§ **Short task**
Answer these questions using the forum thread below.
1. Which party game is c-oreills's webapp based on?
2. Which protocol is agentultra adding support for in Pylons?
3. Which platform is buro9 building reporting for?

Review is down right now, so you may not be able to get a look.

------
c-oreills
A Mafia game (<http://en.wikipedia.org/wiki/Mafia_(party_game)>) webapp that
allows real time games between strangers.

Because there just isn't enough shady intrigue on the web!

------
agentultra
Adding support for JSON-RPC in Pylons.

Eventually this will lead to integrating pyjamas as an alternative to
templating for pure-AJAX applications. This will mean adding a setuptools
plugin for compiling the pyjamas client before packaging the application,
creating a paster template for generating the project structure, and extending
the test framework to support functional tests.

It might mean creating yet another framework built on pylons, but I'm hoping
it will get folded into Pylons proper so that I don't have to maintain a
separate project.

<http://bitbucket.org/agentultra/pylons/overview>

------
buro9
Reporting for SharePoint... trying to federate multiple instances and make
sense of the fact that every site/list has a different schema of potentially
the same data. So it's a foray into reporting against federated semi-
structured data.

§ **Material supplied**
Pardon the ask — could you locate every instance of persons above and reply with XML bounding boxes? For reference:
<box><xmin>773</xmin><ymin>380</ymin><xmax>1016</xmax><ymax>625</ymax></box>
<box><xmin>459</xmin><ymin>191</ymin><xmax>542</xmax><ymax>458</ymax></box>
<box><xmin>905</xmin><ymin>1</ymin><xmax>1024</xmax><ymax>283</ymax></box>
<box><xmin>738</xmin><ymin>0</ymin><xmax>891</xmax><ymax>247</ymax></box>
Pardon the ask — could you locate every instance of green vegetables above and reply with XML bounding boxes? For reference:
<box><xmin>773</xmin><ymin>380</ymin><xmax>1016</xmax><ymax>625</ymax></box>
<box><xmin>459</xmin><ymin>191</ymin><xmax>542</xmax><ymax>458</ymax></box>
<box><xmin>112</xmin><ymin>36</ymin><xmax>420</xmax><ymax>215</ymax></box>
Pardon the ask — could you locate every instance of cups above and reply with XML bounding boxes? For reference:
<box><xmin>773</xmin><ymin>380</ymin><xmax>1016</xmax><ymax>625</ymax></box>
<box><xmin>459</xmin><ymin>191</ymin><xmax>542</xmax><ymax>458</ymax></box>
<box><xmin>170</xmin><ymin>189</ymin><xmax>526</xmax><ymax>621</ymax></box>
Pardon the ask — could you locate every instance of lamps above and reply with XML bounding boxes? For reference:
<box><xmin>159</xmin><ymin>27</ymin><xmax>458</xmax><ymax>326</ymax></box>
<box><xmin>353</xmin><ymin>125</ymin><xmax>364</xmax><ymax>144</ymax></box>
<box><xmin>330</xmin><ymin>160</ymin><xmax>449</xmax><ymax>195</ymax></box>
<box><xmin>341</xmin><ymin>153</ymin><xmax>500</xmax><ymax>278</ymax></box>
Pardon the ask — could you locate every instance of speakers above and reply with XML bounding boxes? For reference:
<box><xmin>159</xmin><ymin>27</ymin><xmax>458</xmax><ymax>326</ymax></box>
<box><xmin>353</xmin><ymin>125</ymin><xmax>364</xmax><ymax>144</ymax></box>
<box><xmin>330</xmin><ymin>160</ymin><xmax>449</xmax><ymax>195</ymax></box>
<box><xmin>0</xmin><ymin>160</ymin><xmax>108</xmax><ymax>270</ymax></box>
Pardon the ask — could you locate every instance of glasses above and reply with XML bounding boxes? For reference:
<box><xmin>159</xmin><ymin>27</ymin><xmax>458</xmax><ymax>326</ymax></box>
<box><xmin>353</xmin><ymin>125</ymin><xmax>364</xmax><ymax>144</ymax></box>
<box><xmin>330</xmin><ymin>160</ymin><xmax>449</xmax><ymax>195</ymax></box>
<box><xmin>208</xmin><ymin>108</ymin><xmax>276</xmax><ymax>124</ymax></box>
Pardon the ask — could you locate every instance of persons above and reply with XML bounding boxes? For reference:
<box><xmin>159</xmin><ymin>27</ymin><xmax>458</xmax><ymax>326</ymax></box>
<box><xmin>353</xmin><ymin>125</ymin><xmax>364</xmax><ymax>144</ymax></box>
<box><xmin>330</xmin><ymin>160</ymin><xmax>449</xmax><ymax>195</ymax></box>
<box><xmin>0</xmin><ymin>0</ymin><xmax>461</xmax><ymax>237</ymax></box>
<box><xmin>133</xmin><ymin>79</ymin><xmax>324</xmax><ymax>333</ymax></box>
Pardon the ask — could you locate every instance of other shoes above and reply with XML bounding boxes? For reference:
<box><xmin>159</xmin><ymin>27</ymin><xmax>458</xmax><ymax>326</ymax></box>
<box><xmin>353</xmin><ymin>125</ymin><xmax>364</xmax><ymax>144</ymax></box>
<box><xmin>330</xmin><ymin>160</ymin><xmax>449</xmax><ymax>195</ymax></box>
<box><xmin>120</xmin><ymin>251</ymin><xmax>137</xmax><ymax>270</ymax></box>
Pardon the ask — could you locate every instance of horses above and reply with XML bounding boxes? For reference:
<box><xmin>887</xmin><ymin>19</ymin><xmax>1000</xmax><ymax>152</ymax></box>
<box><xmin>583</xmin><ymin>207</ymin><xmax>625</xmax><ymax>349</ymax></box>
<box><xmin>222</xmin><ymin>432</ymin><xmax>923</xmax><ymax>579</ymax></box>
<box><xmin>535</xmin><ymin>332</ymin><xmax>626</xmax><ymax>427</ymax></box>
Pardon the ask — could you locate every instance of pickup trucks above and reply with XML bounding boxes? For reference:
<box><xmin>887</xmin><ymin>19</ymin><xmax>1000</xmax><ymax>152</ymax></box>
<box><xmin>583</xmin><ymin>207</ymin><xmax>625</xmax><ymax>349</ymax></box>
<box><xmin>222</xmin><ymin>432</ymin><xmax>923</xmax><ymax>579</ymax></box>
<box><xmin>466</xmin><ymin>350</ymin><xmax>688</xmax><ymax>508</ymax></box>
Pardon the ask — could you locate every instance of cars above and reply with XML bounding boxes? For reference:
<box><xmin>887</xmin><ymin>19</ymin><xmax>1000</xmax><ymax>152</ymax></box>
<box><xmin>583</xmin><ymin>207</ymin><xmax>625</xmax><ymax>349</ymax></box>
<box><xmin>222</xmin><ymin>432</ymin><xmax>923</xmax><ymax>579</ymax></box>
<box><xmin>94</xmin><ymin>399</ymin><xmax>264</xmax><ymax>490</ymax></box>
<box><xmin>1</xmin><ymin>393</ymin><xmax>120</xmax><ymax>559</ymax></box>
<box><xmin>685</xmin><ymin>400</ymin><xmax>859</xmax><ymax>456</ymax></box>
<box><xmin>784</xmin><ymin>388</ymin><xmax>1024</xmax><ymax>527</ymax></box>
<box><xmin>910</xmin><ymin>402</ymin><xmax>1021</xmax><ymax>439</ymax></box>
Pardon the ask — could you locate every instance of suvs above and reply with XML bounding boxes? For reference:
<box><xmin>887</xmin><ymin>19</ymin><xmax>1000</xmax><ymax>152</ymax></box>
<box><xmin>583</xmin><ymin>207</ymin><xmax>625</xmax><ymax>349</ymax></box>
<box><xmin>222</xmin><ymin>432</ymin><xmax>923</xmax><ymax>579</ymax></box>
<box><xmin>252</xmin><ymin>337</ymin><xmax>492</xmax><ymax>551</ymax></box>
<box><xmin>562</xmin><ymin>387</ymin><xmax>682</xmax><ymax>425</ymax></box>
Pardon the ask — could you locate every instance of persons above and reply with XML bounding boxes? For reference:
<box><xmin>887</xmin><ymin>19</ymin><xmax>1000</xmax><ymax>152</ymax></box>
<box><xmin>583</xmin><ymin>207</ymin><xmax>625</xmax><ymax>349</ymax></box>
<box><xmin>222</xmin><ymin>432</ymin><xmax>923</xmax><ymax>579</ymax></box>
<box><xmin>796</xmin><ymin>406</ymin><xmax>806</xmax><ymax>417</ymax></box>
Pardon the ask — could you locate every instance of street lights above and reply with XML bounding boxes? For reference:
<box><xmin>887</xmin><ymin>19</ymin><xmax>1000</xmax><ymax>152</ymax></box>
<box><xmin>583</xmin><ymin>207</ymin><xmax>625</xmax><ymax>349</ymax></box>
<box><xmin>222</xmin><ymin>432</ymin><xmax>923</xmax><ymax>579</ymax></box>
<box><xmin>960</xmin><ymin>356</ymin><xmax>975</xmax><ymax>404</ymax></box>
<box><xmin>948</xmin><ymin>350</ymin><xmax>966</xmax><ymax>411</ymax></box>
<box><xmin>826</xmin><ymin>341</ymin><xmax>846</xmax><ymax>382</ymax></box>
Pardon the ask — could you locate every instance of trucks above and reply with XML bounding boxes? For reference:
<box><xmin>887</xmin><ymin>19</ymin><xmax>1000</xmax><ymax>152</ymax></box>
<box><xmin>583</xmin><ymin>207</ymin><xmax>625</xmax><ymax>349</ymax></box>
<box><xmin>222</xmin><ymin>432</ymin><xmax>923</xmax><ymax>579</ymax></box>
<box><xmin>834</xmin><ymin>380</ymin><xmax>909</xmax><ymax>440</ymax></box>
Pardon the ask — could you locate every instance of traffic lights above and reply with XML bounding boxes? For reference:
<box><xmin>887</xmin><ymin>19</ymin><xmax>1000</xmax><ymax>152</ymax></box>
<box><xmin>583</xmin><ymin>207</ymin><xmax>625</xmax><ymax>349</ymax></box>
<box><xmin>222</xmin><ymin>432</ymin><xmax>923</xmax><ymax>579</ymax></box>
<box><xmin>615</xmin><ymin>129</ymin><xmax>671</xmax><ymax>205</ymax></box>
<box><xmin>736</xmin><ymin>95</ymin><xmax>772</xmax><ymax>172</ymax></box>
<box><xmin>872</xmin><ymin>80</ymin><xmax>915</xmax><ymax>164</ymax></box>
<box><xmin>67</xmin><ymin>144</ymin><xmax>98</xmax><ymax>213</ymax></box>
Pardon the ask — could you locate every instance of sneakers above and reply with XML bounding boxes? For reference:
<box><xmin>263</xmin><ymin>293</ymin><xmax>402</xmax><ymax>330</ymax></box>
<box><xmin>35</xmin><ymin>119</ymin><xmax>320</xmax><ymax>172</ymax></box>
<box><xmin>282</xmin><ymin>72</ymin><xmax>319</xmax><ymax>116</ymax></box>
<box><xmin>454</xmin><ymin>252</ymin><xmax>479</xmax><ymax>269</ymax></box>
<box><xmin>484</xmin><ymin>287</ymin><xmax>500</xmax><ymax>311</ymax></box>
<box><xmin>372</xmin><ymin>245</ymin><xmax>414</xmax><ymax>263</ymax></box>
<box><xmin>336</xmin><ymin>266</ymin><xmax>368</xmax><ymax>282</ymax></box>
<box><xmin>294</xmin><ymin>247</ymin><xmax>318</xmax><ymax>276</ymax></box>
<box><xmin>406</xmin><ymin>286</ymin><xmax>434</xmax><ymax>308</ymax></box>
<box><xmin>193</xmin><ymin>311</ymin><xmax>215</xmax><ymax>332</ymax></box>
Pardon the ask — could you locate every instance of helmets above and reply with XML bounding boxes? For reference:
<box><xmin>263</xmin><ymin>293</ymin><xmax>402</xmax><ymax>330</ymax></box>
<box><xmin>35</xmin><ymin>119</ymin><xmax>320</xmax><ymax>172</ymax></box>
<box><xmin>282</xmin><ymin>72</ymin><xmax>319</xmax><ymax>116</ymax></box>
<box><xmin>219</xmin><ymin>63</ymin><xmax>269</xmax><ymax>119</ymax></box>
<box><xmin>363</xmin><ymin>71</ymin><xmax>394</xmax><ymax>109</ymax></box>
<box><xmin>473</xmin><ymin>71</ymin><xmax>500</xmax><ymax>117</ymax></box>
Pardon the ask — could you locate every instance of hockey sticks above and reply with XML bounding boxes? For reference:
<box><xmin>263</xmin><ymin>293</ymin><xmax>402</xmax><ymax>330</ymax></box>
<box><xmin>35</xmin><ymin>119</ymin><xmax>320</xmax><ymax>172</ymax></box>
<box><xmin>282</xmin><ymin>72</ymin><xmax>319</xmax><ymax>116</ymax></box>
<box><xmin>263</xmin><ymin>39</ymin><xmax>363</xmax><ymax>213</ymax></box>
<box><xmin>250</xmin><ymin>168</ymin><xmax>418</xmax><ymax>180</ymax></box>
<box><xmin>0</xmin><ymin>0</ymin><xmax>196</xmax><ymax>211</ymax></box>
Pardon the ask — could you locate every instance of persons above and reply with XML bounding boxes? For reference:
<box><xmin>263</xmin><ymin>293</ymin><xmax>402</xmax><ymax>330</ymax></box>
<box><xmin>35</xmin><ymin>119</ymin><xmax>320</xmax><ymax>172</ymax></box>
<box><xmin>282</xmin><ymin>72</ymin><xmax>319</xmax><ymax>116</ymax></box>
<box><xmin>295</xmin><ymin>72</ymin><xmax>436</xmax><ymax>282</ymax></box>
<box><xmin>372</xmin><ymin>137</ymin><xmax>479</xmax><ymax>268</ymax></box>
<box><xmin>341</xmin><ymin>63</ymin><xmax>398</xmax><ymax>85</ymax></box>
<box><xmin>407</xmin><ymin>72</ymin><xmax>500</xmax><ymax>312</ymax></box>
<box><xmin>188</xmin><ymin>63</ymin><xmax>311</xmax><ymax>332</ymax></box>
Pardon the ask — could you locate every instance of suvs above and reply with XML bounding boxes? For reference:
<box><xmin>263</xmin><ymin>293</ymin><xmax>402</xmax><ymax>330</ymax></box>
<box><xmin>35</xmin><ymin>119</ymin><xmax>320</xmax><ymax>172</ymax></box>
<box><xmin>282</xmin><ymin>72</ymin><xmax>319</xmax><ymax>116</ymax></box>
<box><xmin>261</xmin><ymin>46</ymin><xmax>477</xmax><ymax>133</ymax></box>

§ **Finished answer**
1. Mafia
2. JSON-RPC
3. SharePoint